Collected data entries
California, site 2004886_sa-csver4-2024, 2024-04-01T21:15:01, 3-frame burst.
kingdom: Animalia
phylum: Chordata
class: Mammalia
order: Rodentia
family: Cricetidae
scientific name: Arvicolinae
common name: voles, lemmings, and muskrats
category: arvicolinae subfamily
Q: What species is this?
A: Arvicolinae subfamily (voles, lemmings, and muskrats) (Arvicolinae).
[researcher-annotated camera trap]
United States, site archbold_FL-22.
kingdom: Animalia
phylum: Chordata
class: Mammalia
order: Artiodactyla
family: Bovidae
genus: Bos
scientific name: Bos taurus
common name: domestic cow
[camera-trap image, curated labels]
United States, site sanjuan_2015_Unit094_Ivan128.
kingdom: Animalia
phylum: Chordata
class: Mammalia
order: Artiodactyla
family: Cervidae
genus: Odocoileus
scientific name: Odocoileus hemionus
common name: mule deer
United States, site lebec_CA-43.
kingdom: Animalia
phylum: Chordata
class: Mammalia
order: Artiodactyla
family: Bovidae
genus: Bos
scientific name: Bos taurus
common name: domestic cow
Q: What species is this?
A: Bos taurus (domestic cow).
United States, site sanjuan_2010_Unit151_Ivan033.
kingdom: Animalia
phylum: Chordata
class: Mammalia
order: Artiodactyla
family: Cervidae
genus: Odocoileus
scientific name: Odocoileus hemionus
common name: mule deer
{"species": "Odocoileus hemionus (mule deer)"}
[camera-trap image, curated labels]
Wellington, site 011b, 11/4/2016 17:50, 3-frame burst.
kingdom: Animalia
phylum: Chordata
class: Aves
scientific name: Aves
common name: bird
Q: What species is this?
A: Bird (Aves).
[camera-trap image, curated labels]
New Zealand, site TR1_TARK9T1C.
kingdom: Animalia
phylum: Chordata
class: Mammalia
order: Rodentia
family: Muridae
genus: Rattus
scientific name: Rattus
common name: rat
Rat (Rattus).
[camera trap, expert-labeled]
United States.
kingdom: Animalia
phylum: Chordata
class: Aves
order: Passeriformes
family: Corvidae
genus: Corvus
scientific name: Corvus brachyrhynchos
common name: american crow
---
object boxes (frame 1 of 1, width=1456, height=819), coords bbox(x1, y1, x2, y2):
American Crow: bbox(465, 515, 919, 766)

▸ Required work
Write out every line of the records exactly.

▸ Task output
California, site 2004886_sa-csver4-2024, 2024-04-01T21:15:01, 3-frame burst.
kingdom: Animalia
phylum: Chordata
class: Mammalia
order: Rodentia
family: Cricetidae
scientific name: Arvicolinae
common name: voles, lemmings, and muskrats
category: arvicolinae subfamily
Q: What species is this?
A: Arvicolinae subfamily (voles, lemmings, and muskrats) (Arvicolinae).
[researcher-annotated camera trap]
United States, site archbold_FL-22.
kingdom: Animalia
phylum: Chordata
class: Mammalia
order: Artiodactyla
family: Bovidae
genus: Bos
scientific name: Bos taurus
common name: domestic cow
[camera-trap image, curated labels]
United States, site sanjuan_2015_Unit094_Ivan128.
kingdom: Animalia
phylum: Chordata
class: Mammalia
order: Artiodactyla
family: Cervidae
genus: Odocoileus
scientific name: Odocoileus hemionus
common name: mule deer
United States, site lebec_CA-43.
kingdom: Animalia
phylum: Chordata
class: Mammalia
order: Artiodactyla
family: Bovidae
genus: Bos
scientific name: Bos taurus
common name: domestic cow
Q: What species is this?
A: Bos taurus (domestic cow).
United States, site sanjuan_2010_Unit151_Ivan033.
kingdom: Animalia
phylum: Chordata
class: Mammalia
order: Artiodactyla
family: Cervidae
genus: Odocoileus
scientific name: Odocoileus hemionus
common name: mule deer
{"species": "Odocoileus hemionus (mule deer)"}
[camera-trap image, curated labels]
Wellington, site 011b, 11/4/2016 17:50, 3-frame burst.
kingdom: Animalia
phylum: Chordata
class: Aves
scientific name: Aves
common name: bird
Q: What species is this?
A: Bird (Aves).
[camera-trap image, curated labels]
New Zealand, site TR1_TARK9T1C.
kingdom: Animalia
phylum: Chordata
class: Mammalia
order: Rodentia
family: Muridae
genus: Rattus
scientific name: Rattus
common name: rat
Rat (Rattus).
[camera trap, expert-labeled]
United States.
kingdom: Animalia
phylum: Chordata
class: Aves
order: Passeriformes
family: Corvidae
genus: Corvus
scientific name: Corvus brachyrhynchos
common name: american crow
---
object boxes (frame 1 of 1, width=1456, height=819), coords bbox(x1, y1, x2, y2):
American Crow: bbox(465, 515, 919, 766)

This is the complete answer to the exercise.